Como el inquisidor ignoraba lo acontecido en el calabozo de Blanca, y el carcelero tuvo muy buen cuidado de no decir una palabra, la sentencia se mandó ejecutar con presencia sólo del escribano y testigos que debían de dar fe de la ejecución.

Siendo el escribano de diligencia distinto del secretario del tribunal que daba cuenta con las causas, de aquí resultaba que si éste conocía a Blanca y a Luisa, aquél no podía guiarse sino por lo que le decían el carcelero y los demás empleados de la prisión.

Luisa esperaba en la tarde que volvieran a verla, que se hubiera dado cuenta de lo ocurrido a los inquisidores, en fin, algo, algo, aun cuando no fuera sino un confesor para arreglar su conciencia. Comenzaba a temblar ante la muerte y a arrepentirse de su ligereza al haber cambiado de papel con doña Blanca.

La tarde pasó entre angustias y esperanzas, entre llanto y desesperación, no sabia si el tiempo corría demasiado lento o con mucha precipitación; hubiera querido salir, presentarse ante el inquisidor, pedir justicia, pero nadie venía.

En vano golpeó la puerta del calabozo y gritó hasta enronquecerse, nadie vino, nadie la hizo caso.

Entonces pegó el oído a la puerta para escuchar algo, para convencerse de si alguien venía.

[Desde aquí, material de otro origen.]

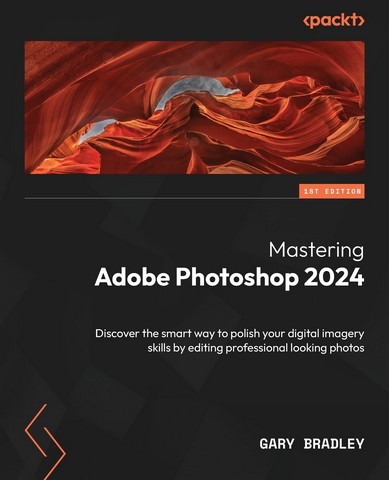Mastering Adobe Photoshop 2024: Discover the smart...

Algunas veces oía pasos en el corredor, los pasos se iban acercando. El corazón de Luisa palpitaba violentamente, parecía que le iba a ahogar; se escuchaban distintamente las pisadas en el corredor, y hasta parecía detenerse en la puerta una persona. Luisa se retiraba pensando que iban ya a abrir, pero nada, el rumor de los pasos se alejaba y se perdia, y todo volvía a quedar en silencio.

Pasó también así una gran parte de la noche. Serían las doce, cuando Luisa sintió un gran ruido en la puerta, que se abrió y penetró en el calabozo una extraña comitiva.

Varios hombres enmascarados, con cirios encendidos en las manos y conduciendo un aparato, que tenía algo de siniestro: era un sillón que depositaron en el centro del calabozo.

Aquel sillón tenía una forma extraña. Era de madera, toscamente fabricado y pesado en extremo, el respaldo era macizo y alto, y en el centro tenía, a diversas alturas, agujeros por donde pasaba un cable delgado que correspondía a una especie de cruz de aspas iguales que estaban sujetas por detrás al respaldo del sillón.

Toda aquella comitiva murmuraba salmos y oraciones y fue invadiendo el calabozo paulatinamente. Luisa, aterrada de aquello, se refugió en uno de los ángulos del cuarto.